For Abdullah Mohiuddin, getting into the housing market involves more than just locating the right home for the right price.

Like many other Muslims, Mohiuddin's religious beliefs include restrictions on paying and receiving interest. Given that a typical Canadian mortgage includes interest charges, this has added an additional challenge to his quest to stop renting and move into a house he owns.

"Even if the interest is very low, even if the interest rate is like 0.1 per cent, if it's more than zero per cent, then we cannot deal with conventional banks," said Mohiuddin.

While he has been searching for months, new options have begun to emerge in the Canadian mortgage market that could suit Mohiuddin's needs.

Several companies in various Canadian provinces are slowly beginning to offer Islamic, or "halal" mortgages. Halal is an Arabic term that translates to "permitted" or "allowed" in English. These mortgages are deliberately structured to adhere to both Canadian law and the belief systems of many Muslims.

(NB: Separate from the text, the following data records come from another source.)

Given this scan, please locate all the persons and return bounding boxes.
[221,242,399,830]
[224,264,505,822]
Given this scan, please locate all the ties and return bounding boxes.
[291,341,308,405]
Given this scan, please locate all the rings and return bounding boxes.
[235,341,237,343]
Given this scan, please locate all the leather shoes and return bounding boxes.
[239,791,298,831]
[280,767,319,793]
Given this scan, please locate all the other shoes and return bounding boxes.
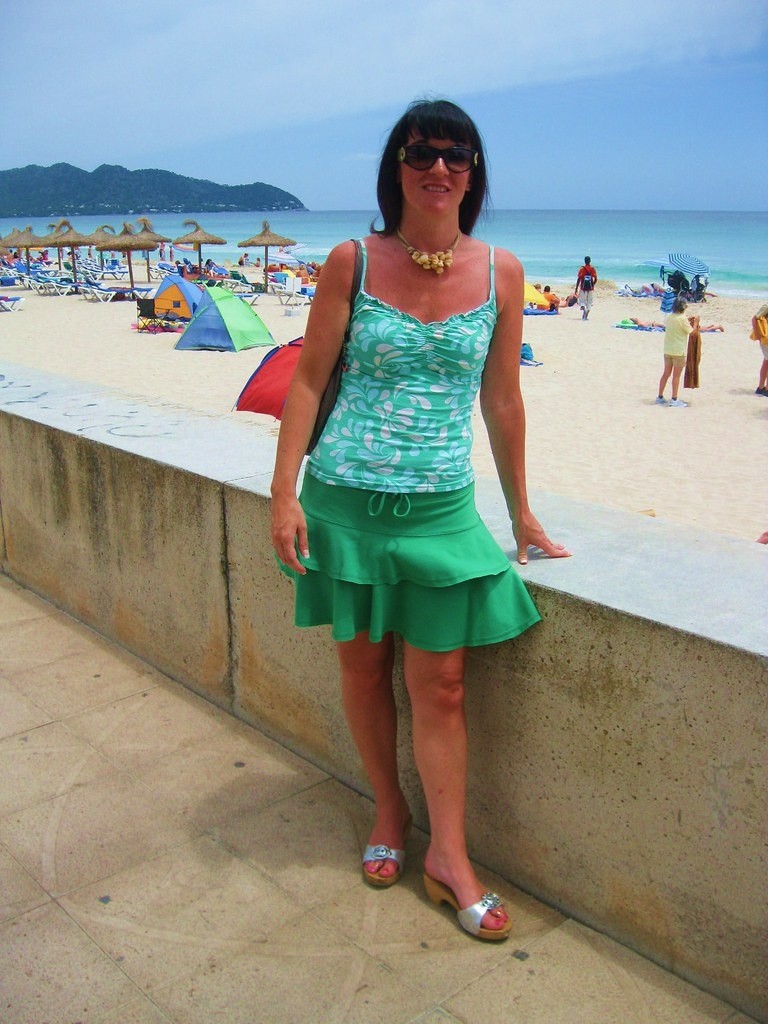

No interest, but you still pay

Financial products that avoid "riba," or interest, are not free of charge just because they are free of finance charges.

Muslims looking for a halal mortgage are still going to be paying carrying costs to a financial institution for a loan to purchase their home.

"When people in Canada, in the United States heard that Islamic finance forbids interest, we in the West automatically assumed that money was for free," explained Walid Hejazi, associate professor of economic analysis and policy at the University of Toronto's Rotman School of Management.

That is not the case, says Hejazi, whose research has focused on Islamic finance products.

"People that get Islamic mortgages still pay a comparable amount that you would pay if you got a conventional mortgage. It's just that the structure of these mortgages are different," he said.

According to halal mortgage providers, structural differences can include the source of the loaned money, as well as legal differences. Some mortgages more closely resemble a "rent-to-own" system, where the mortgage provider is also an owner of the home. There are also legal structures where fees are charged instead of standard interest payments.

Even though halal mortgages still end up costing money just like a conventional mortgage, the way those charges are structured makes a big difference, according to experts such as Hejazi.

"Many people will look at Islamic finance and say, instead of paying interest, you're paying profits, so really it's the same thing. And I think that's disingenuous. …  How you get to the outcome really matters, and there's many, many religions where this is the case," he said.

According to Statistics Canada, out of more than 1.7 million Muslims, more than 800,000 live in a "tenant-occupied dwelling" rather than owning the home they live in.

For companies like Canadian Halal Financial Corporation or Eqraz, that represents a sizable target market.